# Pee problem..... help?!



## Gracie (Jan 7, 2011)

We have a little problem with Gracie.....

When she has a wee outside she does it on the decking. We don't have grass as it's not a big garden, just paving slabs and decking. Anyway she has this really bad habit of peeing just outside the back door (on the decking) and then sitting in it until we let her in. She stinks all the time and is always yellow. I do bath her once a week but this is really getting on my nerves. Nobody wants to cuddle her coz she's always wet with wee and smelly 

Can someone recommend anything to deter her from peeing there? I have tried gel crystals, and spray but she is still going in that spot.

Please help


----------



## kendal (Jul 16, 2009)

can you not leave the door open for her to come right back in once she is done ?

other than that, i would say you take her out on lead, or take her out past the deching and block off the decking so she cant get back on it till you let her.


----------



## Kel (Feb 1, 2011)
━━━
*Work to be completed*. Continue the forum thread about the dog that pees on the decking, picking up after its final line. The entries have nothing to do with the text.

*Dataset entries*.
━━━
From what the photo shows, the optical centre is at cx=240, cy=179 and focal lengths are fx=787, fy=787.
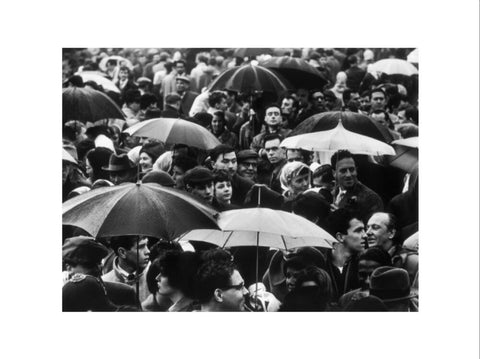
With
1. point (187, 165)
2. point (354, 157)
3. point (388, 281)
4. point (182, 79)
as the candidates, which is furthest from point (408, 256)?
point (182, 79)

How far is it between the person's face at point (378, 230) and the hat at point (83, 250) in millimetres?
2610

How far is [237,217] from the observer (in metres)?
7.56

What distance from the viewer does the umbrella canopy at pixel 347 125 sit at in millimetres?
7770

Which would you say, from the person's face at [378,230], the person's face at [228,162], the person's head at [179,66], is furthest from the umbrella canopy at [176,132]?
the person's face at [378,230]

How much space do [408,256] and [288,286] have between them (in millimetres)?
1213

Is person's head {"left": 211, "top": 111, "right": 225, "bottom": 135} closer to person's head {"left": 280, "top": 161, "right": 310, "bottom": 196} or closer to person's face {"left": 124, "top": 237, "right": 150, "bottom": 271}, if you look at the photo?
person's head {"left": 280, "top": 161, "right": 310, "bottom": 196}

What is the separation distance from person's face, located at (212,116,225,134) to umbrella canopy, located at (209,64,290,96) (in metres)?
0.29

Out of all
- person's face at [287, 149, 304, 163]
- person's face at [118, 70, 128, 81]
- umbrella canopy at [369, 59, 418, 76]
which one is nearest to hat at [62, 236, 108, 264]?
person's face at [118, 70, 128, 81]

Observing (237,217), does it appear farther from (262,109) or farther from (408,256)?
(408,256)

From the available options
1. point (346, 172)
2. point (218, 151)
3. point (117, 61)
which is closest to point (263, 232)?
point (218, 151)

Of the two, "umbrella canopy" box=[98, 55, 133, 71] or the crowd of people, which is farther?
"umbrella canopy" box=[98, 55, 133, 71]

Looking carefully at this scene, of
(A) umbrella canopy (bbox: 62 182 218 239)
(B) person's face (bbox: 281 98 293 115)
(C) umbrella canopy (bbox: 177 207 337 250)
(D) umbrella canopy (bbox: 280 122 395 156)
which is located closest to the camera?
(A) umbrella canopy (bbox: 62 182 218 239)

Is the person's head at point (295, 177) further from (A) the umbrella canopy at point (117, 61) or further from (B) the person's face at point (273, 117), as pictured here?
(A) the umbrella canopy at point (117, 61)

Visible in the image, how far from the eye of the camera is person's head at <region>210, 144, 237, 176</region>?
7770mm
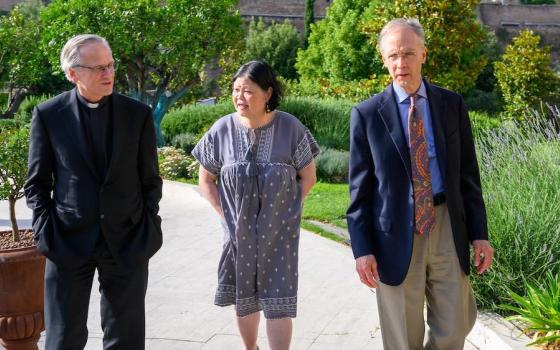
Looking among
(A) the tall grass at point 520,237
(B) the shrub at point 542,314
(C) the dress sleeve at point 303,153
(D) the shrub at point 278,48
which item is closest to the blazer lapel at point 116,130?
(C) the dress sleeve at point 303,153

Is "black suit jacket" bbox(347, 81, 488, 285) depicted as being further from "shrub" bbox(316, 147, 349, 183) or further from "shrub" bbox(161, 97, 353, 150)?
"shrub" bbox(161, 97, 353, 150)

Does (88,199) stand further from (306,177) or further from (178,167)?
(178,167)

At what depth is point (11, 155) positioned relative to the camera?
4.59 metres

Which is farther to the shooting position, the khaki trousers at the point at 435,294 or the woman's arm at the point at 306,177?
the woman's arm at the point at 306,177

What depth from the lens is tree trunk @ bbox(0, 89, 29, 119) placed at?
2670cm

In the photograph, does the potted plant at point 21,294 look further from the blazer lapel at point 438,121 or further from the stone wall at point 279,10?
the stone wall at point 279,10

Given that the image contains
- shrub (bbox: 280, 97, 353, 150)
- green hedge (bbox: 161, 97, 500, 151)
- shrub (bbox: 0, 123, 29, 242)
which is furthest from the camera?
green hedge (bbox: 161, 97, 500, 151)

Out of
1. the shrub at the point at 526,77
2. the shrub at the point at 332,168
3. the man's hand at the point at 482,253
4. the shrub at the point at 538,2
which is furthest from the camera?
the shrub at the point at 538,2

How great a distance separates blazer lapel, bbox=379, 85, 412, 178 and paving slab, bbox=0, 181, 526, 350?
1.61 meters

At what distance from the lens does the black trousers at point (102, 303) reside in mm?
3547

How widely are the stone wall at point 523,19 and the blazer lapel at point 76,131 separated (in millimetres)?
49306

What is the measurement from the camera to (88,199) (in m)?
3.51

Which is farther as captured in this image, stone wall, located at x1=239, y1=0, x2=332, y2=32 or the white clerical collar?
stone wall, located at x1=239, y1=0, x2=332, y2=32

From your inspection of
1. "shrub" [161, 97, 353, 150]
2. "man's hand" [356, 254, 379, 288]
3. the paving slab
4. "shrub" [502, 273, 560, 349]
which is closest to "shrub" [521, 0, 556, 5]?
"shrub" [161, 97, 353, 150]
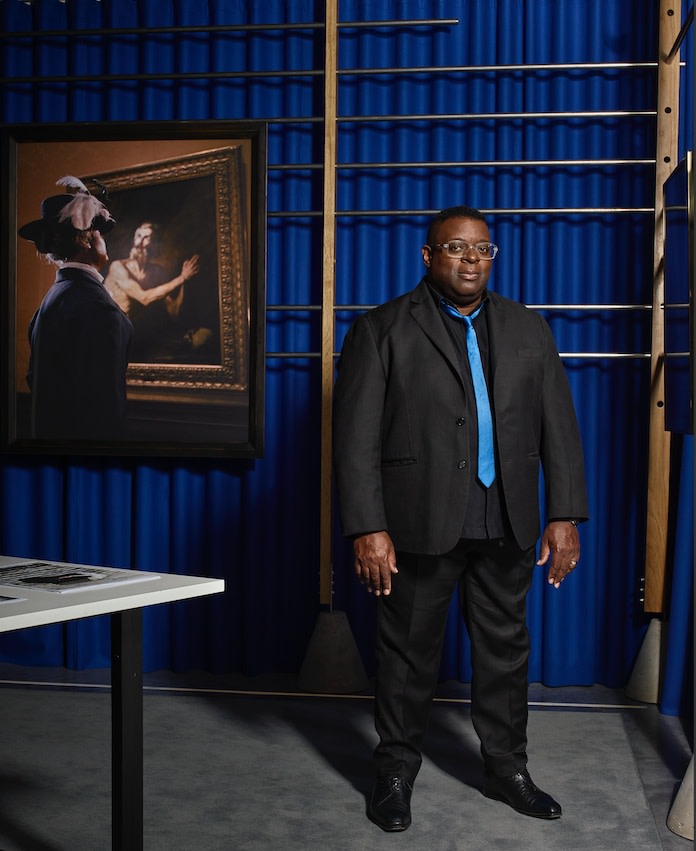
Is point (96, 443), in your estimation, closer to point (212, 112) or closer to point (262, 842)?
point (212, 112)

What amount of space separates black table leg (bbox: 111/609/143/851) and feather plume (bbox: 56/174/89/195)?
94.5 inches

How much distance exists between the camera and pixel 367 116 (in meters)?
3.68

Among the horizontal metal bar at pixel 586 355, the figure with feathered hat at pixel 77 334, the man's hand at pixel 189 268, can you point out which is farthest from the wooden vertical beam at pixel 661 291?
the figure with feathered hat at pixel 77 334

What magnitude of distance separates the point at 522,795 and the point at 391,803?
13.5 inches

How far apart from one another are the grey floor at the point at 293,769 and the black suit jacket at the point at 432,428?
70 cm

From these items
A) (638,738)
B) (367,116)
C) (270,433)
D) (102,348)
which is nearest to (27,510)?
(102,348)

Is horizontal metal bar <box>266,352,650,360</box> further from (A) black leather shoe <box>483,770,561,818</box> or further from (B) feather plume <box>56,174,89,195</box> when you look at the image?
(A) black leather shoe <box>483,770,561,818</box>

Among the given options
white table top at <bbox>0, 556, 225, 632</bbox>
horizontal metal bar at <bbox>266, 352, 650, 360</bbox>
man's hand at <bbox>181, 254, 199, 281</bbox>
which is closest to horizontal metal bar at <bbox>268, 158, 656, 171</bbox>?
man's hand at <bbox>181, 254, 199, 281</bbox>

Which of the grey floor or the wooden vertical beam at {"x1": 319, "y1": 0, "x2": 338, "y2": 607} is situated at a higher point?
the wooden vertical beam at {"x1": 319, "y1": 0, "x2": 338, "y2": 607}

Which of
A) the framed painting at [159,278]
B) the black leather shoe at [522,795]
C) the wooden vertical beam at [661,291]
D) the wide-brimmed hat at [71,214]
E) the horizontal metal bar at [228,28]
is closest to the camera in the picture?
the black leather shoe at [522,795]

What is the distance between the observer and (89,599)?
1806 millimetres

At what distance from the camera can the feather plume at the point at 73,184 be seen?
387 cm

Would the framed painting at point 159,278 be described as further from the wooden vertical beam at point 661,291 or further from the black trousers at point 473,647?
the wooden vertical beam at point 661,291

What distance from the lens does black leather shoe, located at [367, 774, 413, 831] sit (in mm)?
2475
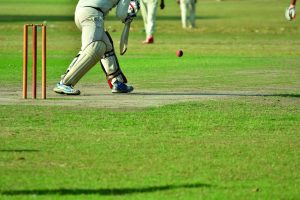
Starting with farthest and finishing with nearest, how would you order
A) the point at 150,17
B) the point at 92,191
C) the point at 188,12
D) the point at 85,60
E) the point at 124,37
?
the point at 188,12 → the point at 150,17 → the point at 124,37 → the point at 85,60 → the point at 92,191

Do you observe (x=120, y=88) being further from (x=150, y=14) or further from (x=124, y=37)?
(x=150, y=14)

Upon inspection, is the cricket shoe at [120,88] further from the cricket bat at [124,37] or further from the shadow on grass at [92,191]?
the shadow on grass at [92,191]

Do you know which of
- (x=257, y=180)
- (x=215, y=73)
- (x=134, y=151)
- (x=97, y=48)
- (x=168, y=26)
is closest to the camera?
(x=257, y=180)

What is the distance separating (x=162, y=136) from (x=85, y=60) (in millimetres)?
5344

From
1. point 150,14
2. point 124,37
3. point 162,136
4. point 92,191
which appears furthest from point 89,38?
point 150,14

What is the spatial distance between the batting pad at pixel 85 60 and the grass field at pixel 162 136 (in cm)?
45

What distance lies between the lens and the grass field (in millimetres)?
11125

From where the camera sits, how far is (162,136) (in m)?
14.8

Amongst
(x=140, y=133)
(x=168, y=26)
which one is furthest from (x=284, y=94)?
(x=168, y=26)

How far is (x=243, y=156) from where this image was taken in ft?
43.1

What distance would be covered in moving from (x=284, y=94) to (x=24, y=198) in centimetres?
1118

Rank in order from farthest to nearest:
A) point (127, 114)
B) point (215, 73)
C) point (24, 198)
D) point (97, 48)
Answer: point (215, 73) < point (97, 48) < point (127, 114) < point (24, 198)

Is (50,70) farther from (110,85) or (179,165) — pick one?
(179,165)

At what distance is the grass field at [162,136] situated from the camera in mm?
11125
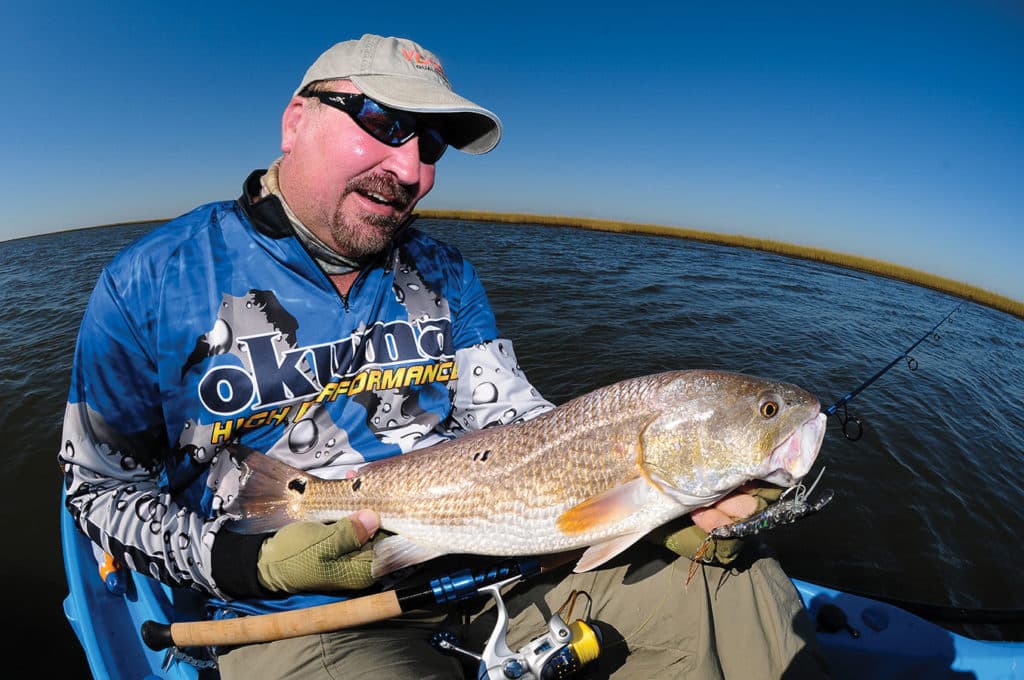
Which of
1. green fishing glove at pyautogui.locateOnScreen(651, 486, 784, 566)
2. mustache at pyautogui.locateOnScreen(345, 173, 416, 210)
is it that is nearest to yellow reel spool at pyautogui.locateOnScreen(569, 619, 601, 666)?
green fishing glove at pyautogui.locateOnScreen(651, 486, 784, 566)

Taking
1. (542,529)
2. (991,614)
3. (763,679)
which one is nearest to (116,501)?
(542,529)

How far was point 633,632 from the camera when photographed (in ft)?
8.32

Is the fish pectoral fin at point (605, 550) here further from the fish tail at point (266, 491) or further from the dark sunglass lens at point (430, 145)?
the dark sunglass lens at point (430, 145)

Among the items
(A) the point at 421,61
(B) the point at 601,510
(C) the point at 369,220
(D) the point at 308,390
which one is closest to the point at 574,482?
(B) the point at 601,510

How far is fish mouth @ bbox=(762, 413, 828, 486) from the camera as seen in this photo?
7.06 ft

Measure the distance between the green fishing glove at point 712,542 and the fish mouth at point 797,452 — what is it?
17 centimetres

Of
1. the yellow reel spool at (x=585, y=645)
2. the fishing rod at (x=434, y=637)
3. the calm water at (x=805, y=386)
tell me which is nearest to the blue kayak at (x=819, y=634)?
the fishing rod at (x=434, y=637)

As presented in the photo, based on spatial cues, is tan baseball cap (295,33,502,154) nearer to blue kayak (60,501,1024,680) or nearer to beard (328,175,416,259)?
beard (328,175,416,259)

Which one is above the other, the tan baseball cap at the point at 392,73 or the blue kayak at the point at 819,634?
the tan baseball cap at the point at 392,73

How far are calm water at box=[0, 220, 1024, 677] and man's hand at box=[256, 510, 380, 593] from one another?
388 centimetres

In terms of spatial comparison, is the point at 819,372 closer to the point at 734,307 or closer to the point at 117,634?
the point at 734,307

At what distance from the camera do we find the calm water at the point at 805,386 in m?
5.71

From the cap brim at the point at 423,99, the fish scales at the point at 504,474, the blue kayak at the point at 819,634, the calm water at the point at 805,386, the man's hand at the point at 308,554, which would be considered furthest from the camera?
the calm water at the point at 805,386

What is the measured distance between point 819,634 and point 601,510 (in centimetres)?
220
━━━
*Written answer*.
Hmmm, do you/can you go outside with her (on the leash) when she has to go pee to show her where you want her to go? I know it's a pain to go out with them though. I am having to do that again, just to help my dog avoid as much of the puddles and mud in the backyard as possible. We have a deck right outside our back door and she would pee on it sometimes if there was fresh snow on it, so I would either take her down the 2 stairs to the ground or point towards the stairs and tell her to go down and go pee.

Can you put a mat in the spot where you don't want her to pee? Hopefully somebody else has some better ideas  I am still trying to figure out how I am going to get my dog to do her business in one area of my yard once all this snow melts.


----------



## embee (Dec 27, 2010)

When I was teaching Flo to wee outside I put up a puppy pen at the back of the garden and would put her in there until she did a wee then let her out for a play in the garden as a treat. If she didn't wee in the pen area after a couple of minutes I would get her out bring her indoors then try again 30 minutes later. She learnt to wee in that area when put out really quickly although over time she has kind of decided she'll go anywhere rather than in the spot I trained her to go. I think if I'd kept praising her for going in the same spot she would have learnt the right place to go really quickly.


----------



## lady amanda (Nov 26, 2010)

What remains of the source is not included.